PROBLEMS TO WORK ON =
• a. According to the D-Day timeline below, how many troops are locked in their ships once embarkation is complete on June 3?
• b. Carry the D-Day timeline below forward from its final line.

| May 8 Only a few days in the
coming months meet all the requirements of tide, dawn, moon and so forth. 5-6-7 June
is one such group. D-Day is fixed as June 5. Advance units of the assault
force begin movement to the marshalling areas almost immediately. Once there, they
are 'sealed' in the camps for security reasons. June 3
Embarkation of all troops is complete. Over 100,000
troops are locked in their ships in ports throughout southern England.
June 4 Advance seaborn units begin to
deploy to their assembly stations for the trip across to Normandy. The weather continues
to deteriorate with heavy winds and a five-foot swell at sea. At Eisenhower's Headquarters
the weather briefing is dismal. The timing of the invasion is very much in jeopardy.
0415 - Eisenhower orders a 24 hour
'hold'. The ships are recalled to port and the troops sweat it out in the holds.
June 5 In the Italian Campaign, Mark
Clarks's Fifth Army enters Rome.
The weather being so miserable, the Germans pull in the small boats normally used to scout
the channel. Dismissing any chance of a landing in the next few days, Rommel is on a long
delayed visit to Germany and has stopped in Stuttgart -- it's his wife's birthday. The
German higher headquarters begins a staff planning exercise with many commanders at the
German 7th Army having already left for Brittany to participate in the exercise designed,
ironically, to simulate an Allied landing in Normandy.
0330 There is a clear 'window'
approaching from the west according to Ike's forecasters. The cross-channel weather will
be rough, but minimally acceptable. Eisenhower says, "OK, let's go."

SUPPLIED DATA =

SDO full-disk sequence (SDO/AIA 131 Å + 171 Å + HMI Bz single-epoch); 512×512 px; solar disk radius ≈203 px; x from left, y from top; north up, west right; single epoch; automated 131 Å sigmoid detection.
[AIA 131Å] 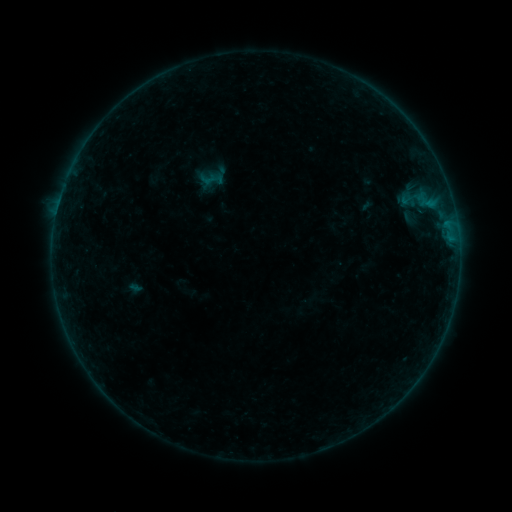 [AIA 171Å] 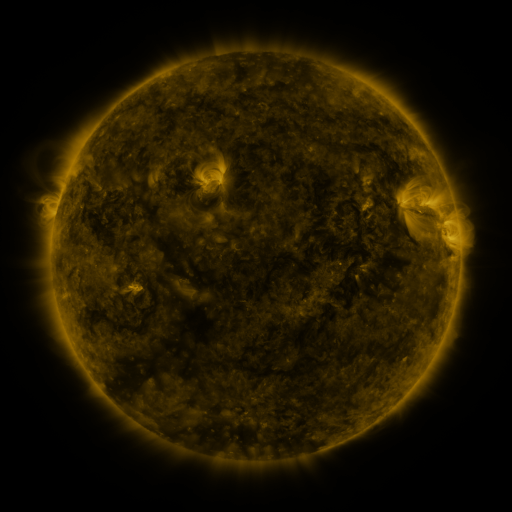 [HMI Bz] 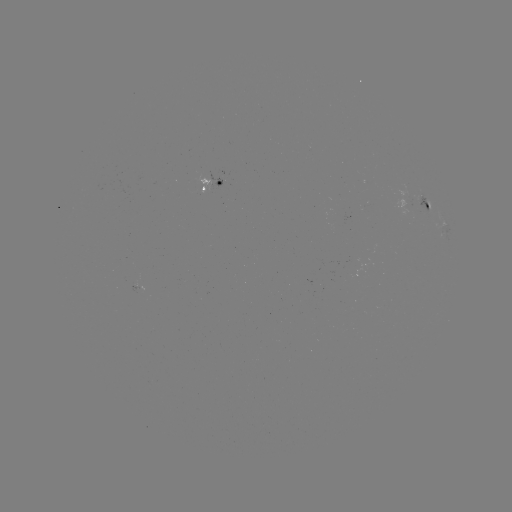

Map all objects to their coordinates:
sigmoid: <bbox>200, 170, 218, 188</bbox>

ANSWERS TO THE EXERCISES =
• a. Over 100,000 troops.

• b.
H-Hour at Omaha is fixed at 0630, June 6th. The invasion armada begins to
deploy. It's the greatest fleet ever assembled -- 2,727 ships and 2,606 other,
smaller craft, 5,333 in all.
Later that day Eisenhower travels to an air base at Newbury to bid farewell to the
members of the 101st Airborne Division before their C-47s and gliders carry them off to
battle.
2100 Paratroop units from the U.S.
82nd and 101st Airborne and the British 6th begin to take off from fields all over
southern England. Thousands of transport planes and gliders carry the troops who
will be the first to land in France.
2330 The streams of Allied planes carrying
the Airborne pass over parts of the convoys heading for Normandy. Some of the formations
are so large, "they seem to go on forever" , the lines of planes stretching from
horizon to horizon. Looking down, the pilots see the channel covered in ships.
June 6, 0100 The invasion begins. Glider and
paratroop units begin landing behind the German beach defenses. Because of the darkness
and the German AA fire, many units are dropped far off the intended drop zones. Most are
scattered and disorganized at first, but take up the fight wherever they land.
British 6th Airborne Division dropped northeast of Caen, near the mouth of the Orne River,
where it anchored the British eastern flank by securing bridges over the river and the
Caen Canal. On the other side of the invasion area, the U.S. 101st and 82d Airborne
Divisions dropped near Ste. Mere-Eglise and Carentan to secure road junctions and beach
exits. At 0130 the German Seventh Army
received word from that landings from the air were under way from Caen to the northern
Cotentin.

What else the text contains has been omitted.